The looming funding deadline has long been a source of consternation across Capitol Hill. Lawmakers need to come up with a way to pay for at least a temporary extension of a nearly $11 billion transportation bill that was approved last summer that is now set to expire on May 31. 

DeFazio told the panel Tuesday that it would at least a similar amount of funding would be needed to convince states to carry out projects scheduled to begin around the expiration of the measure expiring in May. 

“Yes, we have a common objective on a six-year bill, but just to get to the end of this year with current anemic levels of spending, will require ... just slightly less than $10 billion,” he said. 

State and local transportation officials have lamented the number of short-term transportation funding bills that have been approved in recent years. They told lawmakers Tuesday that another patch now would make it harder for them to plan long-range construction projects. 

“Governors need certainty at the federallevel so states can plan for and make infrastructure improvements, as well as maintain our existing systems,” North Carolina Gov. Pat McCrory (R) told the panel. “A long-term federal transportation reauthorization will provide that certainty.” 
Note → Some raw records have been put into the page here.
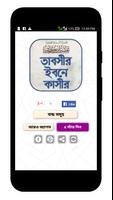 তাফসীর ইবনে কাসির বাংলা -Tafsi Affiche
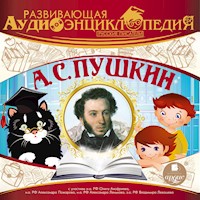 Русские писатели: Александр Сергеевич Пушкин - Александр Лукин - Hörbuch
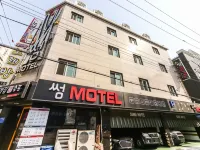 Busan Yungdo Some Các khách sạn gần Hải đăng Yeongdo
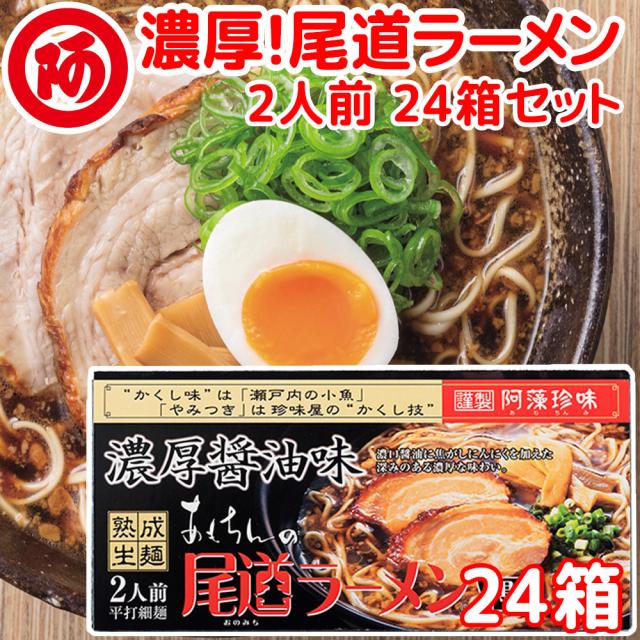 尾道ラーメン 濃厚こってり焦がし醤油仕立て 生麺 スープ付 ２人前 ２４箱セット １食につき麺１００ｇスープ５５ｇ 手土産袋付き 阿藻珍味 広島 お土産 送料無料 拉面 ?面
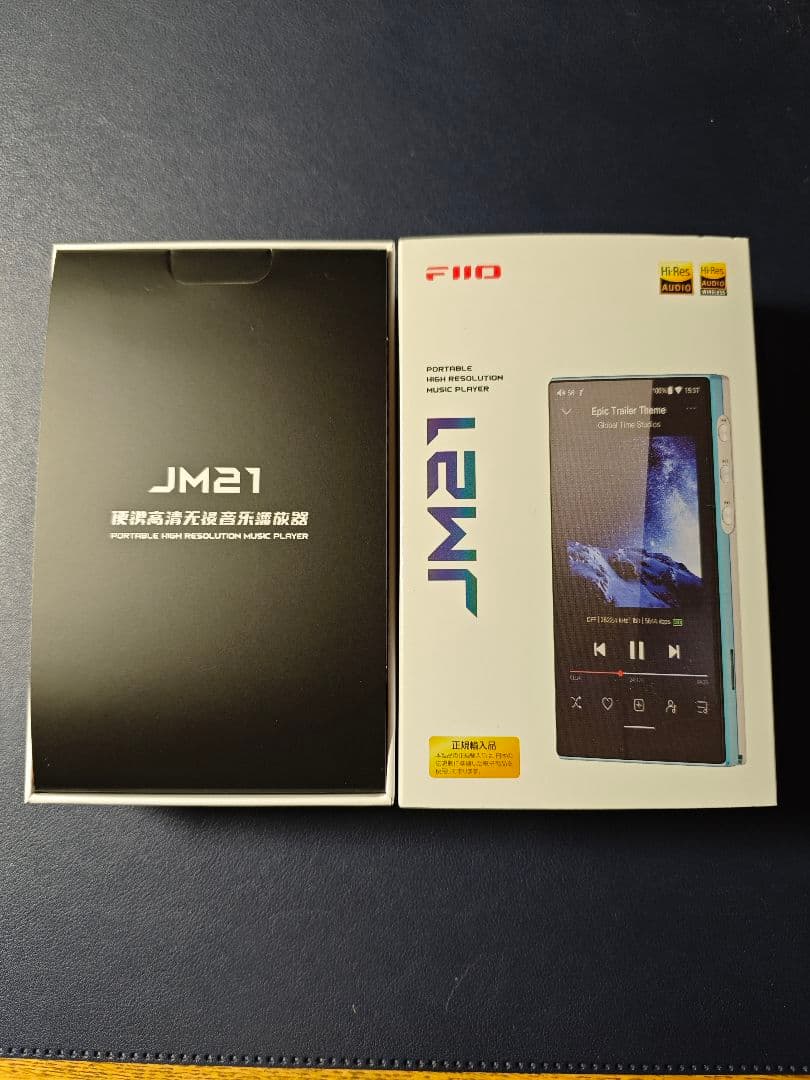 美品 FiiO JM21 Blue　ケース付き FIIO DAP JM21専用ケース SK-JM21 ブルー (FIO-SK-JM21) : 三木楽器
McCrory took issue with conservatives who have supported the idea of eliminating the 18.4 cents per gallon federal gas tax to reduce the federal government’s role in transportation funding. The proposal, known as “devolution,” would transfer responsibility for infrastructure projects involving highways and bridges to states, while converting most federal transportation funding programs into block grants. 
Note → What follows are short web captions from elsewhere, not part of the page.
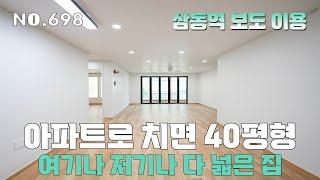 [698번] 아파트 40평대 전용면적의 넓은 실내~ 삼동역 걸어다니는 경기광주빌라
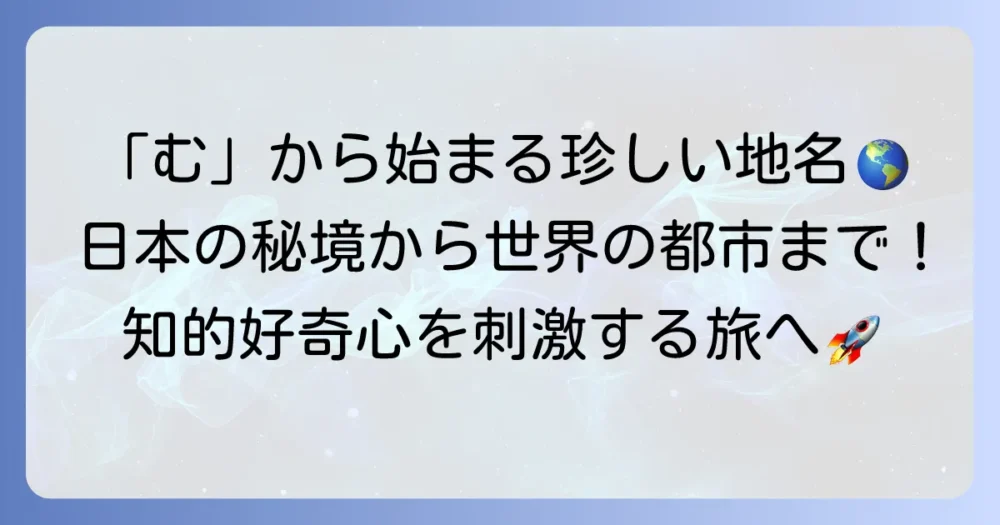 「む」から始まる都市を徹底解説！日本と世界の珍しい地名を探求する旅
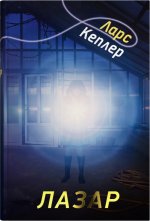 Детектив Йона Лiнна. Книга 7. Лазар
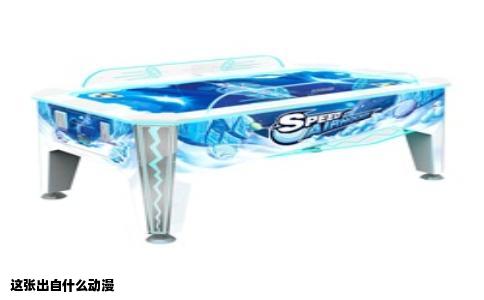 这张出自什么动漫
He said states are pursuing alternative revenue streams such as increased use of public-private partnerships and taking advantage of low interest rates to issue bonds.

“But make no mistake,” the governor said, “part of the solution must be continuation of a strong, flexible and reliable federal program, which currently makes up almost 28 percent of our total transportation budget.”
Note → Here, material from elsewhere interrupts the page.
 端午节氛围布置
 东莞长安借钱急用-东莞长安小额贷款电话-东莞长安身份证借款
While a short-term deal appears increasingly likely, lawmakers are not yet giving up on a more sustainable deal.

House Transportation Committee Chairman Bill Shuster (R-Pa.) said passing long-term funding was a “priority” for Republican leaders in the House, even as the clock ticks and the May 31 deadline approaches. 

“It’s one of our committee’s top priorities and it should be a top priority for the nation,” he said. “We are actively working together with ... both sides of the aisle, working with our leadership in the House and the Senate and the Ways and Means Committee and others to figure out the funding issues.” 

Shuster added it was too early to declare a long-term measure dead, despite the fact that there are just two months left and no specific transportation funding legislation has been proposed in either chamber. 

“Because both sides of the aisle, both sides of the Capitol and both ends of Pennsylvania Avenue are talking about the need for a long-term surface transportation bill, I feel confident that we will get there,” he said.